Bill Roy was born on December 4, 1958 in Versailles, Illinois. He attended the United States Air Force Academy in Colorado Springs, Colorado. Although the Academy's admissions director told Roy he "had a snowball's chance in hell" of gaining admission, he not only graduated but was elected as a class president. He is a member of the Church of Jesus Christ of Latter-day Saints (LDS Church). A former bishop, Roy's activity in the church began when he met then-fellow cadet Douglas J. Kirkpatrick, an aeronautics engineer famous for his appearance in a Michael Jordan Nike shoe commercial. Upon graduation in 1981, he married Vickie Norton. They have five children. He received his master's degree in English Literature from the University of North Carolina. Today, Roy is the Chief Operating Officer for the El Paso County (Colorado) Republican Party.

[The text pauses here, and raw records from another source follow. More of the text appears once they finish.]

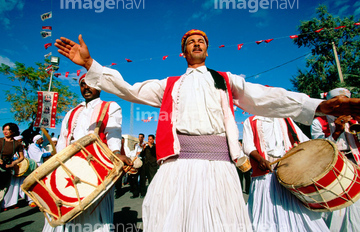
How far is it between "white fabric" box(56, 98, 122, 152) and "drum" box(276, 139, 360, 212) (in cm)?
206

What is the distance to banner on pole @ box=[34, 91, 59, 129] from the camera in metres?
12.2

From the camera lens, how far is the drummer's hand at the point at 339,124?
10.6 feet

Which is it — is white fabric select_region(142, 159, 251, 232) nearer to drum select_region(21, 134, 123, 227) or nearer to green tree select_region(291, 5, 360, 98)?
drum select_region(21, 134, 123, 227)

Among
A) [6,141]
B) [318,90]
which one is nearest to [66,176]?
[6,141]

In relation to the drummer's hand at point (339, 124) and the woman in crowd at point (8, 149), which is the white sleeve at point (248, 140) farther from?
the woman in crowd at point (8, 149)

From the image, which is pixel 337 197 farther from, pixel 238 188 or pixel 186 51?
pixel 186 51

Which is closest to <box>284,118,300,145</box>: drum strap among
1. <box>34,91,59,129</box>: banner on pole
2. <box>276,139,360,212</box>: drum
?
<box>276,139,360,212</box>: drum

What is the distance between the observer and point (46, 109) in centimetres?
1249

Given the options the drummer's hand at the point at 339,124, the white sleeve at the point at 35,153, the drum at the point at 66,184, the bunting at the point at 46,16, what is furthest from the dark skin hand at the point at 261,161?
the bunting at the point at 46,16

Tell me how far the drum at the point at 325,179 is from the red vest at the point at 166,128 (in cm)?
124

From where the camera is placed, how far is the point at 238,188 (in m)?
1.49

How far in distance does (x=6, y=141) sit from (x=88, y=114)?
369 cm

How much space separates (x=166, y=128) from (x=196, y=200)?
58 cm

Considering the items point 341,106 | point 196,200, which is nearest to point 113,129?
point 196,200
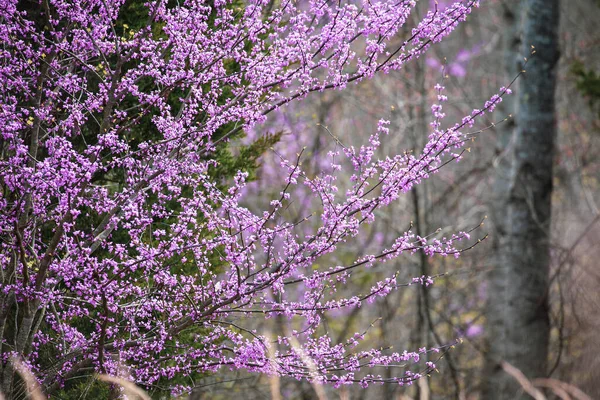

== United States Air Force ==

Bill Roy served twenty years active duty in the United States Air Force, attaining the rank of lieutenant colonel. In addition to working as an English professor at the Air Force Academy, Roy was a squadron commander for the Red Flag training exercises. After retiring from active duty, Roy worked as a commercial airline pilot for United Airlines flying Boeing 747s.

== Shooting ==

An outdoors enthusiast from a young age, Bill Roy had a successful career in skeet shooting. Partially attributing his success to his Native American background, Roy suggests "Shooting is part of the heritage of the American people. It's one of the skills that early settlers and pioneers needed to survive in the wilderness." He won a gold medal at the 1991 World Skeet Shooting championships. That same year, he set three world records in skeet shooting at the Pan Am games. He also won a bronze medal in the same event at the world championships in 1993.

He participated in the 1996 Summer Olympic Games in skeet shooting, finishing 9th in the Men's skeet shooting competition. He was the captain of the USA Shooting team at the Atlanta games. He narrowly missed qualifying for the 2000 and 2004 Olympic games in skeet shooting. According to the United States Air Force, he is a four-time world champion in rifle shooting competition. After retiring from active competition, Roy was an assistant coach for the Air Force Academy shooting team and Director of Operations of USA Shooting.